Ma il direttore generale dell’Istituto ucraino, Volodymir Sheiko, che è un direttore d’orchestra, dice: «Riteniamo che cambiare il titolo sarebbe un gesto contro la barbarie, la violenza e il terrore dell’esercito russo». E la responsabile del cinema di quell’ente, Natalie Movshovych, afferma che «i media locali hanno già utilizzato il titolo del film, pubblicando articoli che potrebbero essere riassunti come: vedi? Ci stanno sostenendo». Così si chiedono provvedimenti al direttore artistico del Festival di Cannes Thierry Frémaux e al regista, «a nome di tutte le vittime della regione di Kiev, Mariupol e Kharkiv». Il titolo internazionale del film è Final Cut, ma a Cannes è stato registrato quello francese.
Si può anche sorridere di una polemica nata per gli zombie, ma è anche vero che il manifesto del film è una Z rossa di sangue su fondo nero: richiama l’orrore dei mostri ma sembra fatto per irritare il Paese di Zelensky. Senza contare che gli zombie rappresentano la paura di un nemico invulnerabile.
Costernato, Hazanavicius ha replicato: «Ho chiamato il mio film Z (Comme Z)perché è una commedia di zombie ed è ispirata a quella che in Francia chiamiamo serie Z o film di serie B in America.

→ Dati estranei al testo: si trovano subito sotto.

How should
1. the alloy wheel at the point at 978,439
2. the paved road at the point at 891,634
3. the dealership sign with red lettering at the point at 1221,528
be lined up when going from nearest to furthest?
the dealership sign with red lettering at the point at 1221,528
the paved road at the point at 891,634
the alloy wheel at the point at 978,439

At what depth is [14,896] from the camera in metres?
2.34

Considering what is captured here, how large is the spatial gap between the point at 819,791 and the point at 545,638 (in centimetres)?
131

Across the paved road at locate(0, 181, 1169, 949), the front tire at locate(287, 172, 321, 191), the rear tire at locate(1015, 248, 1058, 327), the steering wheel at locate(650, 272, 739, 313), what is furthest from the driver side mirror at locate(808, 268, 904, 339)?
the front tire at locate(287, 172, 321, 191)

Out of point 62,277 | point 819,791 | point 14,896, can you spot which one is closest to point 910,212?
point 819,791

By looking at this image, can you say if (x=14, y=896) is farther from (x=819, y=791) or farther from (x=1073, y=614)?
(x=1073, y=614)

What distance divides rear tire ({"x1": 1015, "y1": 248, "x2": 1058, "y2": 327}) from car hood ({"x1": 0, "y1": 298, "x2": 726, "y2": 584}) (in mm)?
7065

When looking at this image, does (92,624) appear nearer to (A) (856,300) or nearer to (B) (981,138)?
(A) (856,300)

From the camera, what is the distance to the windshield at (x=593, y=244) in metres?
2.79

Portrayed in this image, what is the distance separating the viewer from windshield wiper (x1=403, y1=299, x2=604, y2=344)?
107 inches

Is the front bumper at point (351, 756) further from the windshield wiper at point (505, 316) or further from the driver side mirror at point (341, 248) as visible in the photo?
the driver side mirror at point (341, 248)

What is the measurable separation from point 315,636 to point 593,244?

Sapere che questo titolo ha causato angoscia al popolo ucraino mi fa sentire impotente e molto triste, perché è l’ultima cosa che volevo fare».
Una spiegazione definitiva all’uso della lettera Z dei soldati di Putin non c’è: secondo alcuni, la Z (che non esiste nell’alfabeto cirillico) starebbe per «Za pobedy», cioè «per la vittoria», per altri potrebbe indicare «Zapad», Ovest. È comunque un richiamo all’odiosa aggressione.

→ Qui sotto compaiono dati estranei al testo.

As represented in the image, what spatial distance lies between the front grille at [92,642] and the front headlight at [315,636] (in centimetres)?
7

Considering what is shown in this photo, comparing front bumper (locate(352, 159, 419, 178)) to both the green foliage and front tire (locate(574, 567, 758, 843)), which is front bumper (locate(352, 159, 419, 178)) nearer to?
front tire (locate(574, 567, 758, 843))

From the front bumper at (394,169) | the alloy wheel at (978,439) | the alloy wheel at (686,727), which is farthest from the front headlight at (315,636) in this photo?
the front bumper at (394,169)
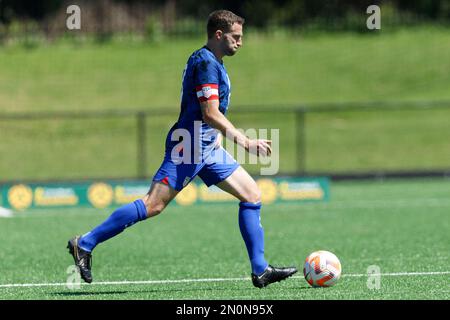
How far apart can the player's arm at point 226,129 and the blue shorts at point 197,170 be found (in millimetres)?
407

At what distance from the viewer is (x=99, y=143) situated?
29.7 m

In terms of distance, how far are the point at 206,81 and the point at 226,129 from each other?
42 cm

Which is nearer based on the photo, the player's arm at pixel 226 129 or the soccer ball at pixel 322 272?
the player's arm at pixel 226 129

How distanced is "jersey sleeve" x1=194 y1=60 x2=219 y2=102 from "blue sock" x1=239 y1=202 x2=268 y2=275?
987 millimetres

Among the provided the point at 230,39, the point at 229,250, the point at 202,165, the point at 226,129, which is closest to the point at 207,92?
the point at 226,129

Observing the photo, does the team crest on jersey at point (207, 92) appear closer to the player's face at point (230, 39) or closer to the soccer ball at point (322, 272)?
the player's face at point (230, 39)

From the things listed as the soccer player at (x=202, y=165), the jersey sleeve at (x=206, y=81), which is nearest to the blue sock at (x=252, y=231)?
the soccer player at (x=202, y=165)

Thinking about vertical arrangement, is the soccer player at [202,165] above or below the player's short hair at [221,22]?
below

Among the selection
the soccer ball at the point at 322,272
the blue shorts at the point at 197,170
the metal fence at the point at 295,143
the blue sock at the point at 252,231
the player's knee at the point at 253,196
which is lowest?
the metal fence at the point at 295,143

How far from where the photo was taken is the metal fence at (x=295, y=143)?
1066 inches

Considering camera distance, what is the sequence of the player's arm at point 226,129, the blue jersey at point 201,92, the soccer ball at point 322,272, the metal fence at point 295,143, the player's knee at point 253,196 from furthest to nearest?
the metal fence at point 295,143 → the player's knee at point 253,196 → the soccer ball at point 322,272 → the blue jersey at point 201,92 → the player's arm at point 226,129

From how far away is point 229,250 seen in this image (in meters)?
12.3
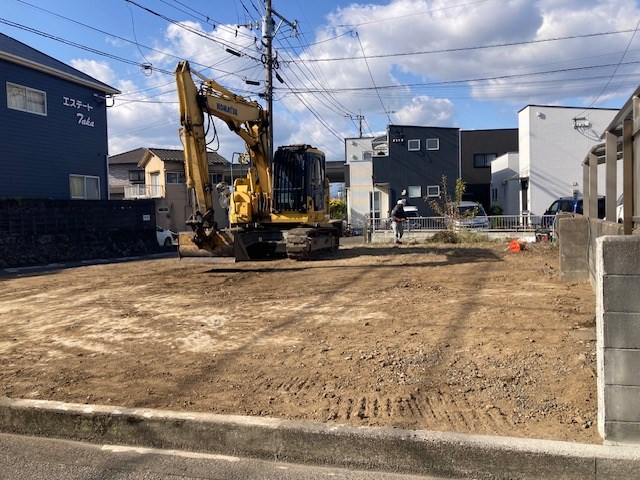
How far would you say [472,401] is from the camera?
444 centimetres

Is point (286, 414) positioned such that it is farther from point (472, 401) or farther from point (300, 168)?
point (300, 168)

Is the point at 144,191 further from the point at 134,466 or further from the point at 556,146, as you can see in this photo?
the point at 134,466

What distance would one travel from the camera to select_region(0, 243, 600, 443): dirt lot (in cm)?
442

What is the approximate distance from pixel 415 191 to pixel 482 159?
11.8 metres

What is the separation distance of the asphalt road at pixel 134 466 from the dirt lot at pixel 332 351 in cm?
47

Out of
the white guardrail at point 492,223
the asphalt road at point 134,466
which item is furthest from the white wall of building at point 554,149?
the asphalt road at point 134,466

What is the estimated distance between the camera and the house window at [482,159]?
46116 mm

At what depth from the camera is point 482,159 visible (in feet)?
152

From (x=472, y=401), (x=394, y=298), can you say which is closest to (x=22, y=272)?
(x=394, y=298)

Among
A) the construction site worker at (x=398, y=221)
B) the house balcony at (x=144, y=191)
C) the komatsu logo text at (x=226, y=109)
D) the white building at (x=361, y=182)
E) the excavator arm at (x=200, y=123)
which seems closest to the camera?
the excavator arm at (x=200, y=123)

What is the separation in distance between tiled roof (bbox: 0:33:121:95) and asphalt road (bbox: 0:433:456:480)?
21004mm

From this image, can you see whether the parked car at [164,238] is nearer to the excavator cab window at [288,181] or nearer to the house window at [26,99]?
the house window at [26,99]

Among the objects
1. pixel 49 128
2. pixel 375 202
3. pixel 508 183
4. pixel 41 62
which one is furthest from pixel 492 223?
pixel 41 62

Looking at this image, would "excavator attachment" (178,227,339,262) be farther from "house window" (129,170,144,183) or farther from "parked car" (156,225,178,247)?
"house window" (129,170,144,183)
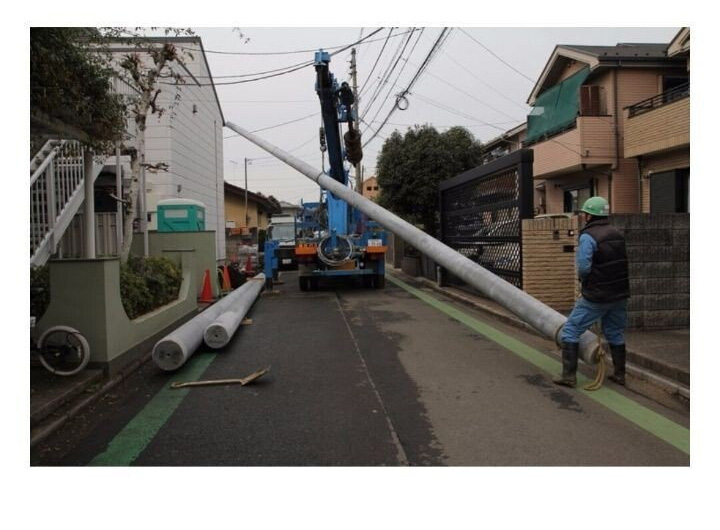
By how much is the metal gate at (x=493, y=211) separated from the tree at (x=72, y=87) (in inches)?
254

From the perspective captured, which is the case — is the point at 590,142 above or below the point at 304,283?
above

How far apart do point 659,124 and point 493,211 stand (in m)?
6.48

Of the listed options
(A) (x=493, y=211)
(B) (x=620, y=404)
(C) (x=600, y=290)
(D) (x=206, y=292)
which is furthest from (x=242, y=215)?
(B) (x=620, y=404)

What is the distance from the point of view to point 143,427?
4.79 m

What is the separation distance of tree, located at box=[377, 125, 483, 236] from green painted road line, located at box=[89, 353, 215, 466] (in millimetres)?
15119

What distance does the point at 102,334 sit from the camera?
6.04m

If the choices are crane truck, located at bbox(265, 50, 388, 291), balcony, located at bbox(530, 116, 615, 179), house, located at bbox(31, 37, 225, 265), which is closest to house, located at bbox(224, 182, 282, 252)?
Result: house, located at bbox(31, 37, 225, 265)

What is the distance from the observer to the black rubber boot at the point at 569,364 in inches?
225

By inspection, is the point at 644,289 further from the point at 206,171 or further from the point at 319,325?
the point at 206,171

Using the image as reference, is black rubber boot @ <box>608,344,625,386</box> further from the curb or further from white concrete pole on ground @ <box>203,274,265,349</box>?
the curb

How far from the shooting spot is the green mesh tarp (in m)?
18.0

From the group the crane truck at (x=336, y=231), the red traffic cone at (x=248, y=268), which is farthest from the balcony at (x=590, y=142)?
the red traffic cone at (x=248, y=268)

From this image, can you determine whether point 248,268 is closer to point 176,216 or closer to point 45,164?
point 176,216

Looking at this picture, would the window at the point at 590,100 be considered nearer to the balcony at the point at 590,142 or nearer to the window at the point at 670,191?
the balcony at the point at 590,142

La lettera dell’Istituto ucraino contesta inoltre la decisione di mettere in gara il film del regista russo Kirill Serebrennikov, La moglie di Ciaicovskij. Il regista è dissidente, è stato agli arresti domiciliari a Mosca con l’accusa di appropriazione di fondi per il teatro che dirigeva, molti l’hanno considerato un pretesto per fermare le sue opere contro il potere. Putin si era nascosto dietro l’impossibilità di influenzare «una giustizia indipendente». Successivamente, Serebrennikov è stato condannato a tre anni di reclusione con sospensione della pena e a una multa, ma il tribunale di Mosca ha annullato la condanna, consentendogli di lasciare la Russia. Nel 2018, il suo film Leto non poté andare proprio a Cannes: la sua sedia vuota divenne l’immagine simbolo di quell’edizione.
Il nuovo film, come riporta la rivista Variety, è stato sostenuto dal fondo cinematografico privato Kinoprime con 100 milioni di dollari di Roman Abramovich, l’oligarca russo rientrato nelle sanzioni occidentali contro i milionari russi; Abramovich, che si sta adoperando per i negoziati tra russi e ucraini, ha dovuto mettere in vendita il Chelsea, la sua squadra di calcio londinese. Per il produttore ucraino Denis Ivanov, «non è il momento giusto per i tappeti rossi a favore dei nostri colleghi russi». Una beffa per Cannes che ha sempre sventolato la bandiera dell’inclusività, contro le discriminazioni.